Collected data entries:
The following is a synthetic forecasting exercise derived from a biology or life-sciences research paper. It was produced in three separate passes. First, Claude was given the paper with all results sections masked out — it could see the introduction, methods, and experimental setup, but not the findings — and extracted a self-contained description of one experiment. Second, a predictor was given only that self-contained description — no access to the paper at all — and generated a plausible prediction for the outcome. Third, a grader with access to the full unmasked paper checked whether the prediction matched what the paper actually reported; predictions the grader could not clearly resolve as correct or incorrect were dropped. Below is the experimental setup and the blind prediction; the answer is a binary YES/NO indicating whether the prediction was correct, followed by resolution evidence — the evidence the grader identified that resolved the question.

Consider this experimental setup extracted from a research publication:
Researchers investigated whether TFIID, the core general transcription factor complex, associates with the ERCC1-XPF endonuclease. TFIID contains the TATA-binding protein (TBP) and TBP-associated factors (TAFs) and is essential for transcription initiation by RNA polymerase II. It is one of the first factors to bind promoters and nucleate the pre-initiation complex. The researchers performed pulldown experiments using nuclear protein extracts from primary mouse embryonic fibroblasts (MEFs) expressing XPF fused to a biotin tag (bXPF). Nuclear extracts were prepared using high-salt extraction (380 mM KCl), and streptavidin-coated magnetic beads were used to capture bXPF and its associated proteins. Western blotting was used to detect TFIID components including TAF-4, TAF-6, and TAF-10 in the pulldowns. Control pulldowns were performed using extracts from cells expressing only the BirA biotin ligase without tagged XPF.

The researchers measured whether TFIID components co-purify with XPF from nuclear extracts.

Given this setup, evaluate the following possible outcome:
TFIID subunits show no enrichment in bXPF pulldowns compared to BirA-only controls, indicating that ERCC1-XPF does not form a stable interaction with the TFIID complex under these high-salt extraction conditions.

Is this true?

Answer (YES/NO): NO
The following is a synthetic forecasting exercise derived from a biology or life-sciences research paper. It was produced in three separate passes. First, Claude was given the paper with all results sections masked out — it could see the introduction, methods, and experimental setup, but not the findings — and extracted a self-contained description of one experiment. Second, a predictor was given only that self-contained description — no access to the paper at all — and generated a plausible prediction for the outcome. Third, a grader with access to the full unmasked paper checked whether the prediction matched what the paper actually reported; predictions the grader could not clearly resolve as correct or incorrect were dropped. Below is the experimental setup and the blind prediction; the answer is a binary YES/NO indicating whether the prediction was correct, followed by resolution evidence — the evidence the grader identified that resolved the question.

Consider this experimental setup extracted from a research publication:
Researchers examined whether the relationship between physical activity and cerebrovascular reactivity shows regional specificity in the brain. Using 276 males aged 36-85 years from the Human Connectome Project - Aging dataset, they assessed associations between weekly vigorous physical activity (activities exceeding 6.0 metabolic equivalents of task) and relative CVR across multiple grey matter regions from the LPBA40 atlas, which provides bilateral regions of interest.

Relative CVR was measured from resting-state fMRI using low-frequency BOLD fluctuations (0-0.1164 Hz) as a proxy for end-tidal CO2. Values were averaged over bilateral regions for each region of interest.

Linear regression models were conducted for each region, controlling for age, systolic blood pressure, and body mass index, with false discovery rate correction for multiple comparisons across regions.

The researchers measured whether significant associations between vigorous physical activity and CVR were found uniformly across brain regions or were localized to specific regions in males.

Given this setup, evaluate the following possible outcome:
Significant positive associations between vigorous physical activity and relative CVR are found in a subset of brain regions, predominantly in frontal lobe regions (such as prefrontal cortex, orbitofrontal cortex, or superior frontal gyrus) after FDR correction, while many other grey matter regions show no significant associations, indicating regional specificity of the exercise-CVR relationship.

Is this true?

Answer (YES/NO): NO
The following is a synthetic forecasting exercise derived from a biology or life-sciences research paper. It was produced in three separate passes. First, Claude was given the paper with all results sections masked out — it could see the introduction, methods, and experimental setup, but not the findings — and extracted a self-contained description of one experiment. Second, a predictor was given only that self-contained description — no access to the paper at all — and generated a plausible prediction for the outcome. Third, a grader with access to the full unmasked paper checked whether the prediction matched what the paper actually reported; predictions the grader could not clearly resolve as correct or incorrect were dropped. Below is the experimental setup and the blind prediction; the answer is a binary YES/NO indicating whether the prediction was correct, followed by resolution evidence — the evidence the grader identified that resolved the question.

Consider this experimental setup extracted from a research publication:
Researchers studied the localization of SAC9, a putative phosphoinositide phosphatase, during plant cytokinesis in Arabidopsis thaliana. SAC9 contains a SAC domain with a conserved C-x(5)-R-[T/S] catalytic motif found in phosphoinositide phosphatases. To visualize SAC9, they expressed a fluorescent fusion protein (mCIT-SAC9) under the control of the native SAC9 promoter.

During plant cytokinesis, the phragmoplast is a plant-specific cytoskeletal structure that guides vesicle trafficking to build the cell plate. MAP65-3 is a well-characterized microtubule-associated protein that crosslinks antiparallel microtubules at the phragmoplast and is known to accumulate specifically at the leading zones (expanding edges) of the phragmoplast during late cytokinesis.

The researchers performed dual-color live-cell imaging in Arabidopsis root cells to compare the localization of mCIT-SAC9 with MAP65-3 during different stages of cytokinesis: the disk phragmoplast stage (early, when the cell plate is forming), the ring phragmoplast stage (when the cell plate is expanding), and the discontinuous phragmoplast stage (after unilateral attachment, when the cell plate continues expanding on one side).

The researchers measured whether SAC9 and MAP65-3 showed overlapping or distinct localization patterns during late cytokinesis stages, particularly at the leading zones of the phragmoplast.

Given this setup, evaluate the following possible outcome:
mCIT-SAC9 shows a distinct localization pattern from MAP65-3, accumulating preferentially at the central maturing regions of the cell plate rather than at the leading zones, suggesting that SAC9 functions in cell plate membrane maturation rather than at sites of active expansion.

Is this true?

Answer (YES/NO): NO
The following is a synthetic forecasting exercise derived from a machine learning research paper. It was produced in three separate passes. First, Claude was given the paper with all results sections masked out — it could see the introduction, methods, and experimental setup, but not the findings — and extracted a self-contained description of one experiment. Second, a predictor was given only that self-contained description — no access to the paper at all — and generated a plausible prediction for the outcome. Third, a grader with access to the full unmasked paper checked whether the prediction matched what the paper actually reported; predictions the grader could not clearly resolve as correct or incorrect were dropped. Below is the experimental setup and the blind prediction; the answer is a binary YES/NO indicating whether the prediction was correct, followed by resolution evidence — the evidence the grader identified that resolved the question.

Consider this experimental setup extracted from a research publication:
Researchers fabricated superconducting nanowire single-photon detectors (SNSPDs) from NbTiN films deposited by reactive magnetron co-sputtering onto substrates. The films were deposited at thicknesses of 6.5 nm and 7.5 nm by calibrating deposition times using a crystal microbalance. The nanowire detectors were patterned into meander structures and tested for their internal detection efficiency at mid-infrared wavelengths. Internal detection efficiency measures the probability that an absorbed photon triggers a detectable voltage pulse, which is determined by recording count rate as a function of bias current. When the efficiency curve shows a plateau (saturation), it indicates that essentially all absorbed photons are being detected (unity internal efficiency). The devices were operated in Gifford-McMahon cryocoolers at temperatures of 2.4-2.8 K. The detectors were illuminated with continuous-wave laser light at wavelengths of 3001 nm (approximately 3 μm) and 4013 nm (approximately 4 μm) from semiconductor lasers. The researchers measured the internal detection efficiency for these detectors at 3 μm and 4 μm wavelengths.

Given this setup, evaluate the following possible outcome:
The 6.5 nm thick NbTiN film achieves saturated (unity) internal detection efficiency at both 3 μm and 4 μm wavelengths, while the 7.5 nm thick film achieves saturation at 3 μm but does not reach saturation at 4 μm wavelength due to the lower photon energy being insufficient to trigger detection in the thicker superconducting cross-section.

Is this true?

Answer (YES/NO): NO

Exercise objective:
Transcribe every entry exactly as it reads.

Output for this exercise:
The following is a synthetic forecasting exercise derived from a biology or life-sciences research paper. It was produced in three separate passes. First, Claude was given the paper with all results sections masked out — it could see the introduction, methods, and experimental setup, but not the findings — and extracted a self-contained description of one experiment. Second, a predictor was given only that self-contained description — no access to the paper at all — and generated a plausible prediction for the outcome. Third, a grader with access to the full unmasked paper checked whether the prediction matched what the paper actually reported; predictions the grader could not clearly resolve as correct or incorrect were dropped. Below is the experimental setup and the blind prediction; the answer is a binary YES/NO indicating whether the prediction was correct, followed by resolution evidence — the evidence the grader identified that resolved the question.

Consider this experimental setup extracted from a research publication:
Researchers investigated whether TFIID, the core general transcription factor complex, associates with the ERCC1-XPF endonuclease. TFIID contains the TATA-binding protein (TBP) and TBP-associated factors (TAFs) and is essential for transcription initiation by RNA polymerase II. It is one of the first factors to bind promoters and nucleate the pre-initiation complex. The researchers performed pulldown experiments using nuclear protein extracts from primary mouse embryonic fibroblasts (MEFs) expressing XPF fused to a biotin tag (bXPF). Nuclear extracts were prepared using high-salt extraction (380 mM KCl), and streptavidin-coated magnetic beads were used to capture bXPF and its associated proteins. Western blotting was used to detect TFIID components including TAF-4, TAF-6, and TAF-10 in the pulldowns. Control pulldowns were performed using extracts from cells expressing only the BirA biotin ligase without tagged XPF.

The researchers measured whether TFIID components co-purify with XPF from nuclear extracts.

Given this setup, evaluate the following possible outcome:
TFIID subunits show no enrichment in bXPF pulldowns compared to BirA-only controls, indicating that ERCC1-XPF does not form a stable interaction with the TFIID complex under these high-salt extraction conditions.

Is this true?

Answer (YES/NO): NO
The following is a synthetic forecasting exercise derived from a biology or life-sciences research paper. It was produced in three separate passes. First, Claude was given the paper with all results sections masked out — it could see the introduction, methods, and experimental setup, but not the findings — and extracted a self-contained description of one experiment. Second, a predictor was given only that self-contained description — no access to the paper at all — and generated a plausible prediction for the outcome. Third, a grader with access to the full unmasked paper checked whether the prediction matched what the paper actually reported; predictions the grader could not clearly resolve as correct or incorrect were dropped. Below is the experimental setup and the blind prediction; the answer is a binary YES/NO indicating whether the prediction was correct, followed by resolution evidence — the evidence the grader identified that resolved the question.

Consider this experimental setup extracted from a research publication:
Researchers examined whether the relationship between physical activity and cerebrovascular reactivity shows regional specificity in the brain. Using 276 males aged 36-85 years from the Human Connectome Project - Aging dataset, they assessed associations between weekly vigorous physical activity (activities exceeding 6.0 metabolic equivalents of task) and relative CVR across multiple grey matter regions from the LPBA40 atlas, which provides bilateral regions of interest.

Relative CVR was measured from resting-state fMRI using low-frequency BOLD fluctuations (0-0.1164 Hz) as a proxy for end-tidal CO2. Values were averaged over bilateral regions for each region of interest.

Linear regression models were conducted for each region, controlling for age, systolic blood pressure, and body mass index, with false discovery rate correction for multiple comparisons across regions.

The researchers measured whether significant associations between vigorous physical activity and CVR were found uniformly across brain regions or were localized to specific regions in males.

Given this setup, evaluate the following possible outcome:
Significant positive associations between vigorous physical activity and relative CVR are found in a subset of brain regions, predominantly in frontal lobe regions (such as prefrontal cortex, orbitofrontal cortex, or superior frontal gyrus) after FDR correction, while many other grey matter regions show no significant associations, indicating regional specificity of the exercise-CVR relationship.

Is this true?

Answer (YES/NO): NO
The following is a synthetic forecasting exercise derived from a biology or life-sciences research paper. It was produced in three separate passes. First, Claude was given the paper with all results sections masked out — it could see the introduction, methods, and experimental setup, but not the findings — and extracted a self-contained description of one experiment. Second, a predictor was given only that self-contained description — no access to the paper at all — and generated a plausible prediction for the outcome. Third, a grader with access to the full unmasked paper checked whether the prediction matched what the paper actually reported; predictions the grader could not clearly resolve as correct or incorrect were dropped. Below is the experimental setup and the blind prediction; the answer is a binary YES/NO indicating whether the prediction was correct, followed by resolution evidence — the evidence the grader identified that resolved the question.

Consider this experimental setup extracted from a research publication:
Researchers studied the localization of SAC9, a putative phosphoinositide phosphatase, during plant cytokinesis in Arabidopsis thaliana. SAC9 contains a SAC domain with a conserved C-x(5)-R-[T/S] catalytic motif found in phosphoinositide phosphatases. To visualize SAC9, they expressed a fluorescent fusion protein (mCIT-SAC9) under the control of the native SAC9 promoter.

During plant cytokinesis, the phragmoplast is a plant-specific cytoskeletal structure that guides vesicle trafficking to build the cell plate. MAP65-3 is a well-characterized microtubule-associated protein that crosslinks antiparallel microtubules at the phragmoplast and is known to accumulate specifically at the leading zones (expanding edges) of the phragmoplast during late cytokinesis.

The researchers performed dual-color live-cell imaging in Arabidopsis root cells to compare the localization of mCIT-SAC9 with MAP65-3 during different stages of cytokinesis: the disk phragmoplast stage (early, when the cell plate is forming), the ring phragmoplast stage (when the cell plate is expanding), and the discontinuous phragmoplast stage (after unilateral attachment, when the cell plate continues expanding on one side).

The researchers measured whether SAC9 and MAP65-3 showed overlapping or distinct localization patterns during late cytokinesis stages, particularly at the leading zones of the phragmoplast.

Given this setup, evaluate the following possible outcome:
mCIT-SAC9 shows a distinct localization pattern from MAP65-3, accumulating preferentially at the central maturing regions of the cell plate rather than at the leading zones, suggesting that SAC9 functions in cell plate membrane maturation rather than at sites of active expansion.

Is this true?

Answer (YES/NO): NO
The following is a synthetic forecasting exercise derived from a machine learning research paper. It was produced in three separate passes. First, Claude was given the paper with all results sections masked out — it could see the introduction, methods, and experimental setup, but not the findings — and extracted a self-contained description of one experiment. Second, a predictor was given only that self-contained description — no access to the paper at all — and generated a plausible prediction for the outcome. Third, a grader with access to the full unmasked paper checked whether the prediction matched what the paper actually reported; predictions the grader could not clearly resolve as correct or incorrect were dropped. Below is the experimental setup and the blind prediction; the answer is a binary YES/NO indicating whether the prediction was correct, followed by resolution evidence — the evidence the grader identified that resolved the question.

Consider this experimental setup extracted from a research publication:
Researchers fabricated superconducting nanowire single-photon detectors (SNSPDs) from NbTiN films deposited by reactive magnetron co-sputtering onto substrates. The films were deposited at thicknesses of 6.5 nm and 7.5 nm by calibrating deposition times using a crystal microbalance. The nanowire detectors were patterned into meander structures and tested for their internal detection efficiency at mid-infrared wavelengths. Internal detection efficiency measures the probability that an absorbed photon triggers a detectable voltage pulse, which is determined by recording count rate as a function of bias current. When the efficiency curve shows a plateau (saturation), it indicates that essentially all absorbed photons are being detected (unity internal efficiency). The devices were operated in Gifford-McMahon cryocoolers at temperatures of 2.4-2.8 K. The detectors were illuminated with continuous-wave laser light at wavelengths of 3001 nm (approximately 3 μm) and 4013 nm (approximately 4 μm) from semiconductor lasers. The researchers measured the internal detection efficiency for these detectors at 3 μm and 4 μm wavelengths.

Given this setup, evaluate the following possible outcome:
The 6.5 nm thick NbTiN film achieves saturated (unity) internal detection efficiency at both 3 μm and 4 μm wavelengths, while the 7.5 nm thick film achieves saturation at 3 μm but does not reach saturation at 4 μm wavelength due to the lower photon energy being insufficient to trigger detection in the thicker superconducting cross-section.

Is this true?

Answer (YES/NO): NO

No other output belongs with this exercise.